Determination of the equivalent thermal conductivity of complex material systems with large-scale heterogeneities

• A measuring procedure for determination of equivalent thermal conductivity is proposed.
• The method is suitable for complex material systems with large-scale heterogeneities.
• A laboratory experiment in a combination with 3D computational modeling is applied.
• The combined standard uncertainty of the measurement is 10%.
• The simplicity and cost effectiveness, together with an acceptable accuracy, are the main advantages of the method.

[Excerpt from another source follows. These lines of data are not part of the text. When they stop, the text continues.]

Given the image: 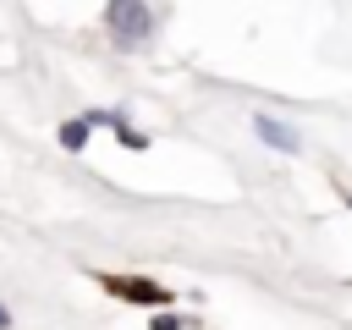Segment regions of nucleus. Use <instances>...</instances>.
Masks as SVG:
<instances>
[{
    "label": "nucleus",
    "mask_w": 352,
    "mask_h": 330,
    "mask_svg": "<svg viewBox=\"0 0 352 330\" xmlns=\"http://www.w3.org/2000/svg\"><path fill=\"white\" fill-rule=\"evenodd\" d=\"M253 132H258V143H270V148H280V154H297V143H302V138H297L286 121H275V116H258Z\"/></svg>",
    "instance_id": "3"
},
{
    "label": "nucleus",
    "mask_w": 352,
    "mask_h": 330,
    "mask_svg": "<svg viewBox=\"0 0 352 330\" xmlns=\"http://www.w3.org/2000/svg\"><path fill=\"white\" fill-rule=\"evenodd\" d=\"M88 132H94V126H88V116L60 121V148H82V143H88Z\"/></svg>",
    "instance_id": "4"
},
{
    "label": "nucleus",
    "mask_w": 352,
    "mask_h": 330,
    "mask_svg": "<svg viewBox=\"0 0 352 330\" xmlns=\"http://www.w3.org/2000/svg\"><path fill=\"white\" fill-rule=\"evenodd\" d=\"M346 204H352V198H346Z\"/></svg>",
    "instance_id": "7"
},
{
    "label": "nucleus",
    "mask_w": 352,
    "mask_h": 330,
    "mask_svg": "<svg viewBox=\"0 0 352 330\" xmlns=\"http://www.w3.org/2000/svg\"><path fill=\"white\" fill-rule=\"evenodd\" d=\"M154 28H160V16H154L148 6H138V0H110V6H104V33H110V44H116L121 55L148 50Z\"/></svg>",
    "instance_id": "1"
},
{
    "label": "nucleus",
    "mask_w": 352,
    "mask_h": 330,
    "mask_svg": "<svg viewBox=\"0 0 352 330\" xmlns=\"http://www.w3.org/2000/svg\"><path fill=\"white\" fill-rule=\"evenodd\" d=\"M148 330H187V324H182V314H154Z\"/></svg>",
    "instance_id": "5"
},
{
    "label": "nucleus",
    "mask_w": 352,
    "mask_h": 330,
    "mask_svg": "<svg viewBox=\"0 0 352 330\" xmlns=\"http://www.w3.org/2000/svg\"><path fill=\"white\" fill-rule=\"evenodd\" d=\"M0 330H11V308L6 302H0Z\"/></svg>",
    "instance_id": "6"
},
{
    "label": "nucleus",
    "mask_w": 352,
    "mask_h": 330,
    "mask_svg": "<svg viewBox=\"0 0 352 330\" xmlns=\"http://www.w3.org/2000/svg\"><path fill=\"white\" fill-rule=\"evenodd\" d=\"M104 292H110V297H132V302H143V308H165V302H170L165 286L138 280V275H104Z\"/></svg>",
    "instance_id": "2"
}]
</instances>
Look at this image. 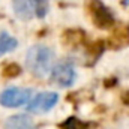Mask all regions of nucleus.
I'll return each mask as SVG.
<instances>
[{"mask_svg": "<svg viewBox=\"0 0 129 129\" xmlns=\"http://www.w3.org/2000/svg\"><path fill=\"white\" fill-rule=\"evenodd\" d=\"M26 64L35 77L44 78L54 68V53L47 45H33L27 51Z\"/></svg>", "mask_w": 129, "mask_h": 129, "instance_id": "obj_1", "label": "nucleus"}, {"mask_svg": "<svg viewBox=\"0 0 129 129\" xmlns=\"http://www.w3.org/2000/svg\"><path fill=\"white\" fill-rule=\"evenodd\" d=\"M30 89H20V87H8L0 93V104L6 108H17L21 105H29L32 101Z\"/></svg>", "mask_w": 129, "mask_h": 129, "instance_id": "obj_2", "label": "nucleus"}, {"mask_svg": "<svg viewBox=\"0 0 129 129\" xmlns=\"http://www.w3.org/2000/svg\"><path fill=\"white\" fill-rule=\"evenodd\" d=\"M51 75H53V81L60 87H71L77 80L75 68L69 60H59L54 64Z\"/></svg>", "mask_w": 129, "mask_h": 129, "instance_id": "obj_3", "label": "nucleus"}, {"mask_svg": "<svg viewBox=\"0 0 129 129\" xmlns=\"http://www.w3.org/2000/svg\"><path fill=\"white\" fill-rule=\"evenodd\" d=\"M57 102H59V95L56 92H42V93H38L35 98H32V101L27 105V110L30 113L42 114L54 108Z\"/></svg>", "mask_w": 129, "mask_h": 129, "instance_id": "obj_4", "label": "nucleus"}, {"mask_svg": "<svg viewBox=\"0 0 129 129\" xmlns=\"http://www.w3.org/2000/svg\"><path fill=\"white\" fill-rule=\"evenodd\" d=\"M12 8H14L15 15L23 21L32 20L36 14V8H35L33 0H12Z\"/></svg>", "mask_w": 129, "mask_h": 129, "instance_id": "obj_5", "label": "nucleus"}, {"mask_svg": "<svg viewBox=\"0 0 129 129\" xmlns=\"http://www.w3.org/2000/svg\"><path fill=\"white\" fill-rule=\"evenodd\" d=\"M93 20L99 27H108L114 23V17L108 8H105L101 2L93 3Z\"/></svg>", "mask_w": 129, "mask_h": 129, "instance_id": "obj_6", "label": "nucleus"}, {"mask_svg": "<svg viewBox=\"0 0 129 129\" xmlns=\"http://www.w3.org/2000/svg\"><path fill=\"white\" fill-rule=\"evenodd\" d=\"M5 129H36L32 117L27 114L11 116L5 122Z\"/></svg>", "mask_w": 129, "mask_h": 129, "instance_id": "obj_7", "label": "nucleus"}, {"mask_svg": "<svg viewBox=\"0 0 129 129\" xmlns=\"http://www.w3.org/2000/svg\"><path fill=\"white\" fill-rule=\"evenodd\" d=\"M17 45H18V41L14 36L8 35L6 32L0 33V56H3V54H6L9 51L15 50Z\"/></svg>", "mask_w": 129, "mask_h": 129, "instance_id": "obj_8", "label": "nucleus"}, {"mask_svg": "<svg viewBox=\"0 0 129 129\" xmlns=\"http://www.w3.org/2000/svg\"><path fill=\"white\" fill-rule=\"evenodd\" d=\"M20 74H21V66L17 63H6V66L3 68V75L6 78H14Z\"/></svg>", "mask_w": 129, "mask_h": 129, "instance_id": "obj_9", "label": "nucleus"}, {"mask_svg": "<svg viewBox=\"0 0 129 129\" xmlns=\"http://www.w3.org/2000/svg\"><path fill=\"white\" fill-rule=\"evenodd\" d=\"M62 128L63 129H87V125L83 123L81 120L75 119V117H71L62 125Z\"/></svg>", "mask_w": 129, "mask_h": 129, "instance_id": "obj_10", "label": "nucleus"}, {"mask_svg": "<svg viewBox=\"0 0 129 129\" xmlns=\"http://www.w3.org/2000/svg\"><path fill=\"white\" fill-rule=\"evenodd\" d=\"M35 2V8H36V15L39 18H44L48 9V0H33Z\"/></svg>", "mask_w": 129, "mask_h": 129, "instance_id": "obj_11", "label": "nucleus"}, {"mask_svg": "<svg viewBox=\"0 0 129 129\" xmlns=\"http://www.w3.org/2000/svg\"><path fill=\"white\" fill-rule=\"evenodd\" d=\"M123 101H125V102H128V104H129V92L126 93V95H123Z\"/></svg>", "mask_w": 129, "mask_h": 129, "instance_id": "obj_12", "label": "nucleus"}, {"mask_svg": "<svg viewBox=\"0 0 129 129\" xmlns=\"http://www.w3.org/2000/svg\"><path fill=\"white\" fill-rule=\"evenodd\" d=\"M123 5H125V6H128V5H129V0H123Z\"/></svg>", "mask_w": 129, "mask_h": 129, "instance_id": "obj_13", "label": "nucleus"}]
</instances>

A method for determination of the equivalent thermal conductivity of heterogeneous systems with large representative elementary volumes is proposed. The laboratory experiment is based on the guarded hot plate principle but the heat transfer in the designed setup is generally 3D. Therefore, 3D computational modeling is applied for the analysis of heat transport in the system. The measuring procedure begins with the calibration which is performed using a material of the known thermal conductivity and typical specimen dimensions. Then, the experiment is carried out with the investigated specimen and the steady-state values of temperatures and heat fluxes in the characteristic positions are measured. The equivalent thermal conductivity is determined in an iterative procedure, utilizing the results of the laboratory experiment as input data of the computational model. The application of the proposed method is illustrated on an example of two types of advanced hollow clay bricks. The uncertainty analysis including both the standard uncertainties of types A and B and sensitivity-aimed calculations shows that the combined standard uncertainty of the equivalent thermal conductivity is 10% which can be considered satisfactory for this kind of experiment. The main advantages of the proposed method can be seen in its simplicity and cost effectiveness, together with an acceptable accuracy. This makes good prerequisites for its successful application in future experiments.